#### Written task
Copy word for word the lines from the one containing "What is the" through the end of the records, including both ends. Leave the pictures out of your answer.

-- Start Information provided --

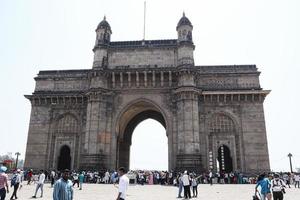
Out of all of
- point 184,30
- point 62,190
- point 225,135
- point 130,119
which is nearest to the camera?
point 62,190

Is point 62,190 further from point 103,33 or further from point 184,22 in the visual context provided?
point 184,22

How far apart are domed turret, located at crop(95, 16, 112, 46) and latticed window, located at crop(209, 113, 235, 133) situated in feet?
50.3

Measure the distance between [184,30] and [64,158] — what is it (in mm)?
20417

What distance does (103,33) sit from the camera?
112ft

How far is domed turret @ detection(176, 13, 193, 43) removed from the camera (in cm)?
3294

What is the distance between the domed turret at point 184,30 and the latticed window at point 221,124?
911 cm

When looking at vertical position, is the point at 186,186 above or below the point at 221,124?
below

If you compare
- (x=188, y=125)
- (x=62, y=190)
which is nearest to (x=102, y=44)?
(x=188, y=125)

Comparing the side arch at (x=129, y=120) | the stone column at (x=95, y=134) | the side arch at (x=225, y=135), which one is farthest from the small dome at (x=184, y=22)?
the stone column at (x=95, y=134)

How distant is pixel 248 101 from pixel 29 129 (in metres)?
24.9

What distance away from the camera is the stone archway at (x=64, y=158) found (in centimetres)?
3337

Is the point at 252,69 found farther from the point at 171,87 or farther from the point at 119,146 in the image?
the point at 119,146

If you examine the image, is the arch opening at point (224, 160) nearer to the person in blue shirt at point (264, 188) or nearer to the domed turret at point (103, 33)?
the domed turret at point (103, 33)

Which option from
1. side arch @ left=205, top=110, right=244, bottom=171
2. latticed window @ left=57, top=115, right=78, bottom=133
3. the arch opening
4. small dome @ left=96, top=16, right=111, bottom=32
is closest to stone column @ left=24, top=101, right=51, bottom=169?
latticed window @ left=57, top=115, right=78, bottom=133
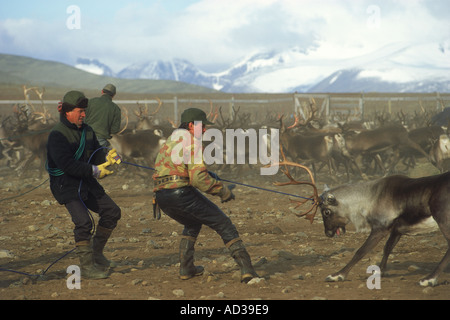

-- End Information provided --

#### The solution
What is the distance between the domed turret at point 184,30 and the latticed window at point 221,124?
911 cm

When looking at vertical position, is the point at 186,186 above or below the point at 221,124?
below

If you compare
- (x=188, y=125)
- (x=62, y=190)
which is nearest to (x=102, y=44)?
(x=188, y=125)

Comparing the side arch at (x=129, y=120) | the stone column at (x=95, y=134) | the side arch at (x=225, y=135), which one is farthest from the small dome at (x=184, y=22)?
the stone column at (x=95, y=134)

How distant is pixel 248 101 from pixel 29 129 (in metres)?
24.9

What distance away from the camera is the stone archway at (x=64, y=158) found (in centimetres)?
3337

Is the point at 252,69 found farther from the point at 171,87 or farther from the point at 119,146 in the image?
the point at 119,146

If you examine the image, is the arch opening at point (224, 160) nearer to the person in blue shirt at point (264, 188) or nearer to the domed turret at point (103, 33)?
the domed turret at point (103, 33)

Which option from
1. side arch @ left=205, top=110, right=244, bottom=171
2. latticed window @ left=57, top=115, right=78, bottom=133
3. the arch opening
4. small dome @ left=96, top=16, right=111, bottom=32
is closest to stone column @ left=24, top=101, right=51, bottom=169?
latticed window @ left=57, top=115, right=78, bottom=133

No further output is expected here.